Part 2 of Student Writing Checklists

Looking At and Learning From Student Work, Part Two: Now What?

An 8th grade teacher models the process of using writing analysis checklists to make plans for future writing instruction

Remember Theresa?

Theresa is the middle school humanities teacher whose students have been studying World War One. After several weeks of immersion into the disaster of that war, they grappled (as senators did in 1919) with whether or not the best way to prevent another such world war was for the United States to join the newly formed League of Nations.

Theresa’s hope for her students was clear to her – that they would be able to show their grasp of the complexity of this huge historical and complicated issue by making a reasonable claim about joining the League, then developing that claim with reasons and accurate historical evidence. In other words, a proficient and effective piece of argument writing.

To get a good handle on this for herself as their teacher, Theresa had used an Instructional Analysis checklist for 8th grade argument writing.

Let’s take a look at that checklist, below.
----------------------------------------
■ What to work on:
a) Answer these questions about the passage on student writing checklists:
(i) What does Theresa teach, and at what school level?
(ii) According to the passage, what question did senators grapple with in 1919?
(iii) What type of checklist did Theresa use to get a good handle on her students' writing?
b) Transcribe the passage on student writing checklists from "Theresa is the" up to and including "that checklist, below.".
Base every response solely on the passage.

(Rows from a dataset)
----------------------------------------
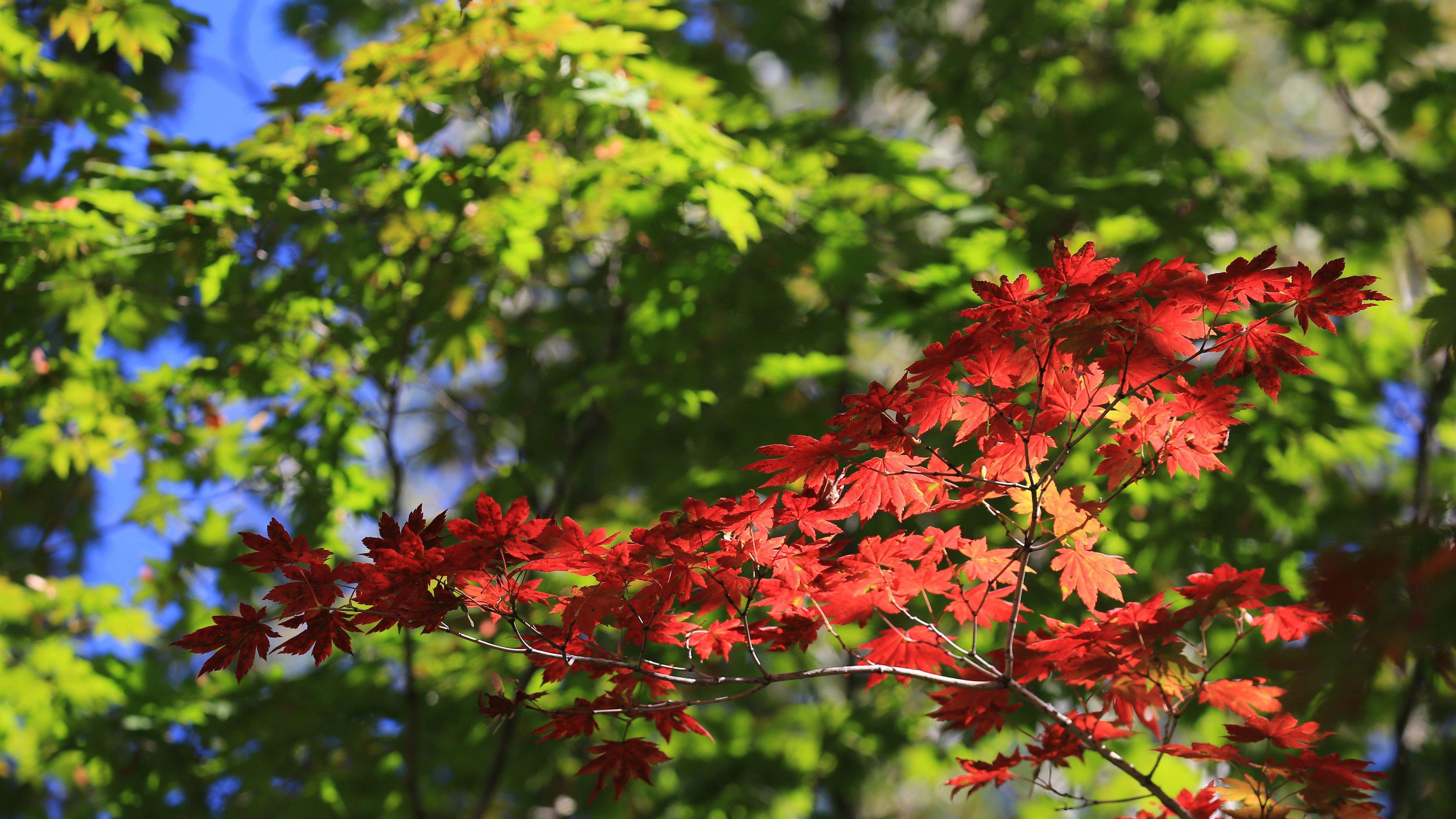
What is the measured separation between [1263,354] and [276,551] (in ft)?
6.16

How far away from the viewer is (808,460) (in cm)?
172

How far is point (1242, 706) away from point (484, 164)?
281 cm

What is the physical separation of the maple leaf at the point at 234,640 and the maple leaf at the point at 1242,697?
6.04 feet

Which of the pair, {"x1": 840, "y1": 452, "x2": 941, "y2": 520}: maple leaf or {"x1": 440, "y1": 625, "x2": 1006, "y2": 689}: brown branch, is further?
{"x1": 840, "y1": 452, "x2": 941, "y2": 520}: maple leaf

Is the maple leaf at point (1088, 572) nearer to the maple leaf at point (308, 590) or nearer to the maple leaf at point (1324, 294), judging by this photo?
the maple leaf at point (1324, 294)

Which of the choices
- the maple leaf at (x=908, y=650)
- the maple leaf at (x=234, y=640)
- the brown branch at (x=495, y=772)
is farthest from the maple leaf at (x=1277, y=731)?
the brown branch at (x=495, y=772)

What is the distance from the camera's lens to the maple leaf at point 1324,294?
1623mm

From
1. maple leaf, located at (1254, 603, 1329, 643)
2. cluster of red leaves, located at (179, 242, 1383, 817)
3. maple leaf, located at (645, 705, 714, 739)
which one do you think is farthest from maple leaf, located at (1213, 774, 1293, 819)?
maple leaf, located at (645, 705, 714, 739)

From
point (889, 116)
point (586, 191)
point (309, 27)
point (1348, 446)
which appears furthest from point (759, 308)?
point (309, 27)

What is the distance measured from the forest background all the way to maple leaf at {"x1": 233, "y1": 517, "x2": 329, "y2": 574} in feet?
4.88

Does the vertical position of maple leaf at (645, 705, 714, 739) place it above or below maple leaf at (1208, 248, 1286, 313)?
above

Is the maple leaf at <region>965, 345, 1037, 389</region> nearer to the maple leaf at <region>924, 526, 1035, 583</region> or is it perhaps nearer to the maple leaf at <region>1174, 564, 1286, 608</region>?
the maple leaf at <region>924, 526, 1035, 583</region>

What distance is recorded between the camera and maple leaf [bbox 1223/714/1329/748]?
1747 mm

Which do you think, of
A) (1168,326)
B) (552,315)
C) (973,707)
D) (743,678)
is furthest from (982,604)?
(552,315)
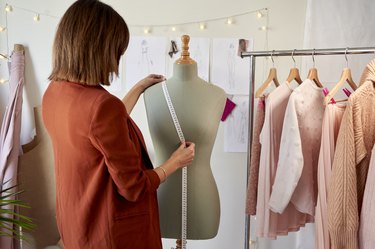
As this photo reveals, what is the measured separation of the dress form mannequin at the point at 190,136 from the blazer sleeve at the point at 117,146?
29cm

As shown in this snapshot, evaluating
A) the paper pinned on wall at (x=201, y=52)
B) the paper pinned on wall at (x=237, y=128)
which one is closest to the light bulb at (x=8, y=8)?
the paper pinned on wall at (x=201, y=52)

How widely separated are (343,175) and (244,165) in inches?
40.2

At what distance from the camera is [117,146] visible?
92 centimetres

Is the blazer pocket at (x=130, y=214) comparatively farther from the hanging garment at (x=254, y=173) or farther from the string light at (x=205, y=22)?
the string light at (x=205, y=22)

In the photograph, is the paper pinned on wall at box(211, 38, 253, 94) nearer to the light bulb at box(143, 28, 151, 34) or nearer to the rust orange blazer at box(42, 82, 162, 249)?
the light bulb at box(143, 28, 151, 34)

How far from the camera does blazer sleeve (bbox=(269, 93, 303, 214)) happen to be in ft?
4.30

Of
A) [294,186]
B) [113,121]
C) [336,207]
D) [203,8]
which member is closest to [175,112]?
[113,121]

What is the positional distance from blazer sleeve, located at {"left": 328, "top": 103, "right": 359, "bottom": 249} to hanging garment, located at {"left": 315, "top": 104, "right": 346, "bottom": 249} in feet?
0.24

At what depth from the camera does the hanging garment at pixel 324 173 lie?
125cm

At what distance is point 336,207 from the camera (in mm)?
1159

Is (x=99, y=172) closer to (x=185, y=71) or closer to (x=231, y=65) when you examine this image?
(x=185, y=71)

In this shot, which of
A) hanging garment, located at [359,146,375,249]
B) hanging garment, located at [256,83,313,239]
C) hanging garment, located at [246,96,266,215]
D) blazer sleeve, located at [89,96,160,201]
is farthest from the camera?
hanging garment, located at [246,96,266,215]

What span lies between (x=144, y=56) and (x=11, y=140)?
963 millimetres

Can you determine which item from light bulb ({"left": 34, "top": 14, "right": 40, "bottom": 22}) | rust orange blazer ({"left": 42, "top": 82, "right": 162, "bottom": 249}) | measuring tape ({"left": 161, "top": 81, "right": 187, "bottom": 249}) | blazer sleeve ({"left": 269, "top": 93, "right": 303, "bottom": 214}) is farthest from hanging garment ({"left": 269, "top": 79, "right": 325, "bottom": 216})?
light bulb ({"left": 34, "top": 14, "right": 40, "bottom": 22})
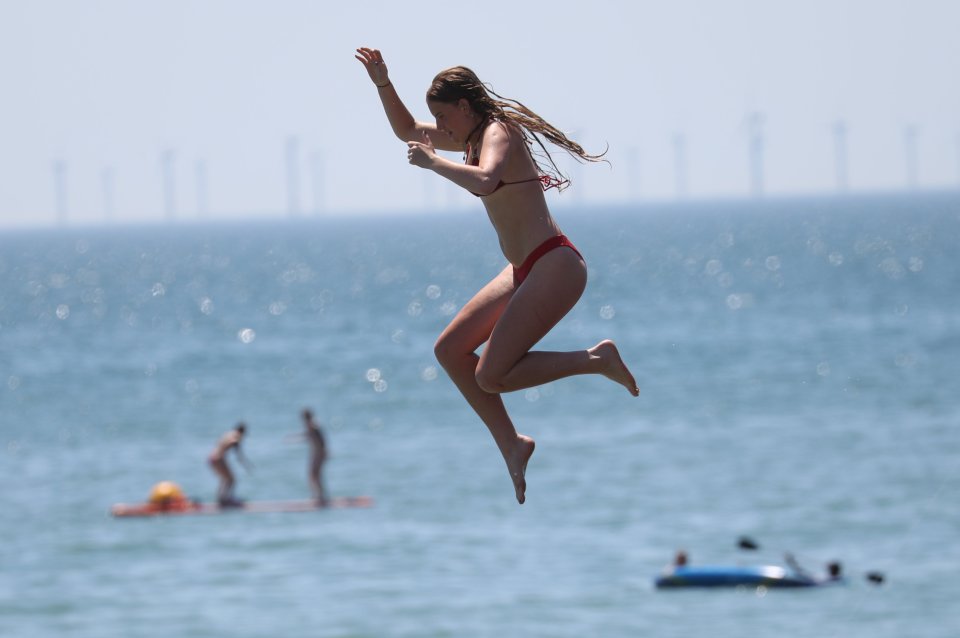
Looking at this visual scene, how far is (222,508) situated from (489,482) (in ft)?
29.3

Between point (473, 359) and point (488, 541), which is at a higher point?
point (473, 359)

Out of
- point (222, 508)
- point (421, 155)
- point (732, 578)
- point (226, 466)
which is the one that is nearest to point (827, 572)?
point (732, 578)

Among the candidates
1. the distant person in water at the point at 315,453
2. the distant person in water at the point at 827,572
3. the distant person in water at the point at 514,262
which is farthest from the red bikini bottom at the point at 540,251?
the distant person in water at the point at 315,453

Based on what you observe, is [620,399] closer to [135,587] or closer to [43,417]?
[43,417]

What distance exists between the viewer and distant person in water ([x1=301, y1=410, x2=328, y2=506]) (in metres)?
44.1

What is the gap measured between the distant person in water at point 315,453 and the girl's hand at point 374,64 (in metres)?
34.8

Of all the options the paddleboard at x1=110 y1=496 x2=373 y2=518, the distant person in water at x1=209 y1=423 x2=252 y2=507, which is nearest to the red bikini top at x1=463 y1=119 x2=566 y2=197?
the distant person in water at x1=209 y1=423 x2=252 y2=507

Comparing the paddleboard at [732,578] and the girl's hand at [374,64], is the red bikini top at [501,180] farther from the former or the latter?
the paddleboard at [732,578]

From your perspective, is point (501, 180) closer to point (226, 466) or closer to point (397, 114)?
point (397, 114)

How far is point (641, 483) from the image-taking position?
49312mm

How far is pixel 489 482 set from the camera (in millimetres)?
51188

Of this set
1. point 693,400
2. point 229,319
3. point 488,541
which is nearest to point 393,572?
point 488,541

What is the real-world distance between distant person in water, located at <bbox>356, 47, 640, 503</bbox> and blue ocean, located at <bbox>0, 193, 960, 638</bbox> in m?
28.7

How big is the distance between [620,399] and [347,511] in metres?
21.5
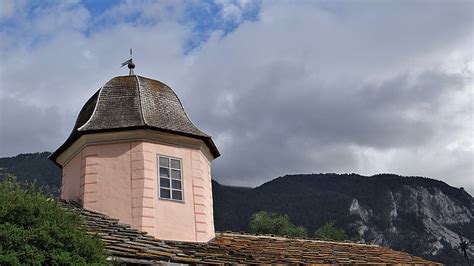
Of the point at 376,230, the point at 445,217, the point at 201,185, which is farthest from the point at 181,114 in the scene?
the point at 445,217

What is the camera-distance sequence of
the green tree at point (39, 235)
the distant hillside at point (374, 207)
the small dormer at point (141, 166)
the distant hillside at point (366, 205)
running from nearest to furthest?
1. the green tree at point (39, 235)
2. the small dormer at point (141, 166)
3. the distant hillside at point (366, 205)
4. the distant hillside at point (374, 207)

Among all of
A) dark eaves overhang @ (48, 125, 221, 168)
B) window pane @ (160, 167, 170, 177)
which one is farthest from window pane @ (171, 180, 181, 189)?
dark eaves overhang @ (48, 125, 221, 168)

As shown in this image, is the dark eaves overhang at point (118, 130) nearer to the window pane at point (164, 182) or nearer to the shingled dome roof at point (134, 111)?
the shingled dome roof at point (134, 111)

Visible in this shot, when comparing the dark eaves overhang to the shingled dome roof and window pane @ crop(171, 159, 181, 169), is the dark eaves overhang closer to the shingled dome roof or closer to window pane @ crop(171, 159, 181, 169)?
the shingled dome roof

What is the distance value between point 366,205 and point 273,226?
6000 cm

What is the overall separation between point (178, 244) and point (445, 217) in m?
109

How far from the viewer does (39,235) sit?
876 cm

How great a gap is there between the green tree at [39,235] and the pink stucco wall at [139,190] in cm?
542

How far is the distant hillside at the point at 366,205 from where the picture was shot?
244 feet

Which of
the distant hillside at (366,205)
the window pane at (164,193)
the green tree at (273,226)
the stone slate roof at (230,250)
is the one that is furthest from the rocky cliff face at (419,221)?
the window pane at (164,193)

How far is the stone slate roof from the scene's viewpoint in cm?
1177

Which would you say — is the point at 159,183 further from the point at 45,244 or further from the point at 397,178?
the point at 397,178

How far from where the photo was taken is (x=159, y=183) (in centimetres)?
1554

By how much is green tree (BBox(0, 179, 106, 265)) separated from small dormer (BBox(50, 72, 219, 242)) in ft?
18.1
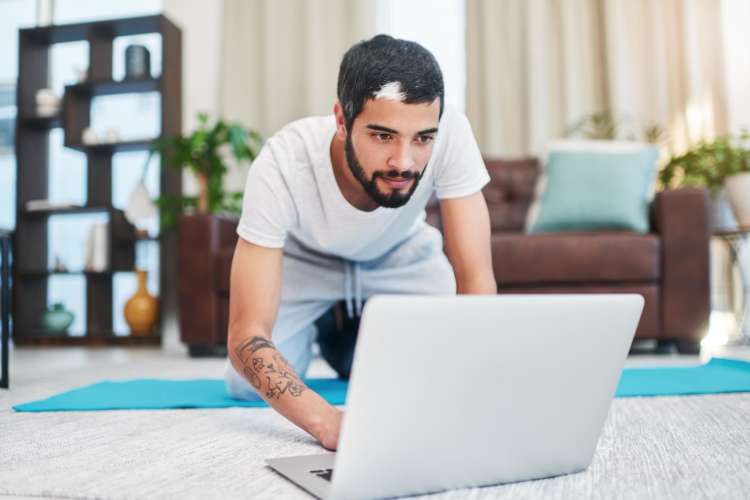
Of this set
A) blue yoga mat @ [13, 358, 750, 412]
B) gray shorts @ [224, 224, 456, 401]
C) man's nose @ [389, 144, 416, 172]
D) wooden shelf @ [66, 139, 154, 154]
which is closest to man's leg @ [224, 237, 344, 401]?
gray shorts @ [224, 224, 456, 401]

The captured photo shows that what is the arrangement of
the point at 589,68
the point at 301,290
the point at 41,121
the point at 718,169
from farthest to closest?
the point at 41,121 → the point at 589,68 → the point at 718,169 → the point at 301,290

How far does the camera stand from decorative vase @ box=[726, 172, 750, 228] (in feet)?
9.88

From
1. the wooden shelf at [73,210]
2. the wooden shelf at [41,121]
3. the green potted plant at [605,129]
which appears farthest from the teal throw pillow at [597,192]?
the wooden shelf at [41,121]

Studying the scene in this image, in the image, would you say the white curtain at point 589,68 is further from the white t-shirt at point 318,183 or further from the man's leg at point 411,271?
the white t-shirt at point 318,183

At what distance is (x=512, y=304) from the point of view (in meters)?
0.74

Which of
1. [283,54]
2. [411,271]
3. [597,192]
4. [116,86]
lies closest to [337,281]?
[411,271]

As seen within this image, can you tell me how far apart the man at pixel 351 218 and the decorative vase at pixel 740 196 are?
1.75m

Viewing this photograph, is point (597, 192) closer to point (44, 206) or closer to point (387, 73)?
point (387, 73)

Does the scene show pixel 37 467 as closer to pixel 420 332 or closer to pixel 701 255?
pixel 420 332

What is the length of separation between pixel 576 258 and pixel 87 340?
275 centimetres

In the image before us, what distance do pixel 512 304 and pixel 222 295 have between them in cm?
237

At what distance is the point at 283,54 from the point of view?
423cm

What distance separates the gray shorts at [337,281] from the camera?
1770 millimetres

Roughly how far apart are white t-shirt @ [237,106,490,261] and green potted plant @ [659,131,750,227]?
2.05 meters
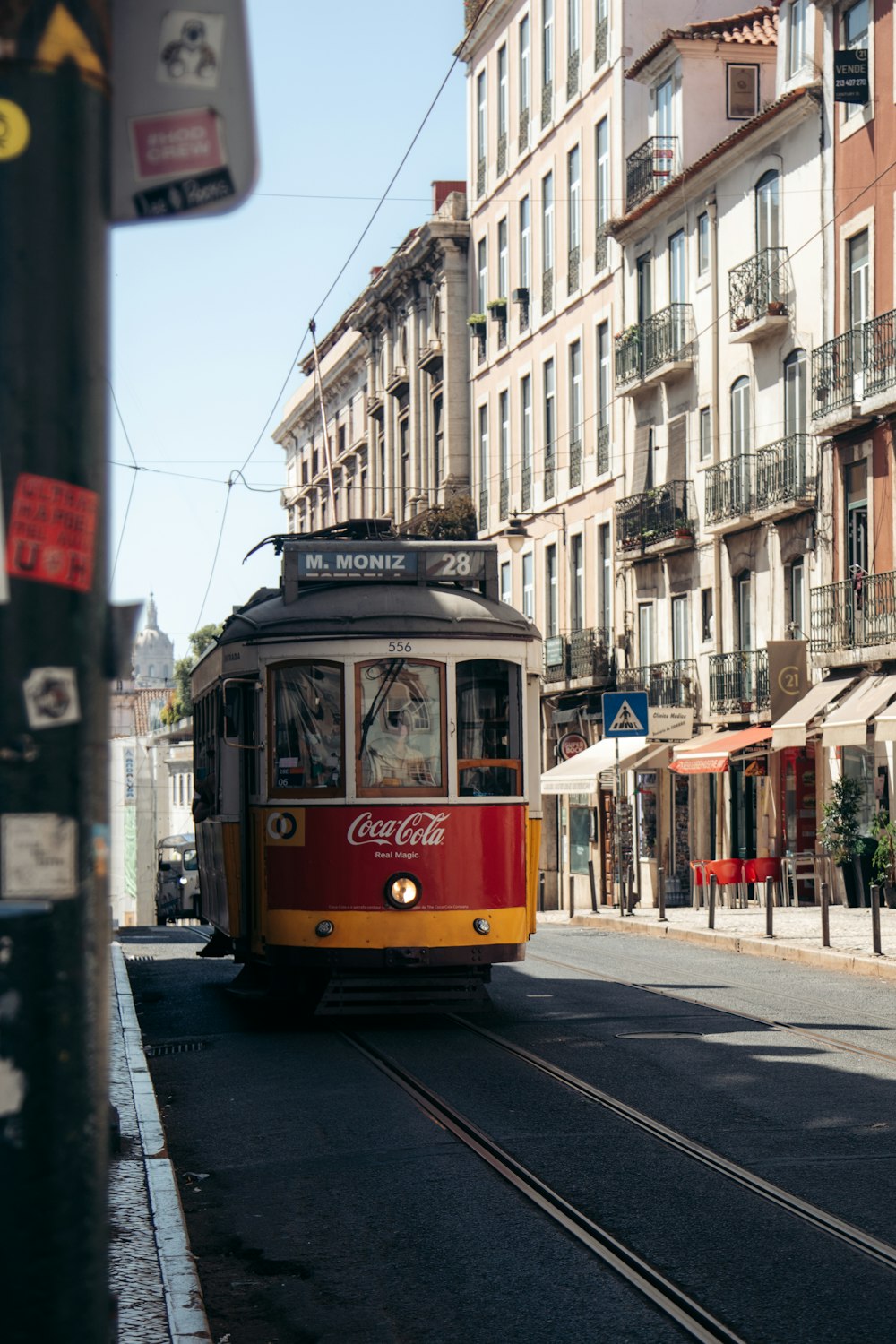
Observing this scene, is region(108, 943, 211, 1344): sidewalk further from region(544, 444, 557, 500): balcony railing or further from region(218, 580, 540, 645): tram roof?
region(544, 444, 557, 500): balcony railing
----------------------------------------
■ Results in order:
a)
(i) Humanities, at the middle school level.
(ii) Whether or not the best way to prevent another such world war was for the United States to join the newly formed League of Nations.
(iii) An Instructional Analysis checklist for 8th grade argument writing.

b)
Theresa is the middle school humanities teacher whose students have been studying World War One. After several weeks of immersion into the disaster of that war, they grappled (as senators did in 1919) with whether or not the best way to prevent another such world war was for the United States to join the newly formed League of Nations.

Theresa’s hope for her students was clear to her – that they would be able to show their grasp of the complexity of this huge historical and complicated issue by making a reasonable claim about joining the League, then developing that claim with reasons and accurate historical evidence. In other words, a proficient and effective piece of argument writing.

To get a good handle on this for herself as their teacher, Theresa had used an Instructional Analysis checklist for 8th grade argument writing.

Let’s take a look at that checklist, below.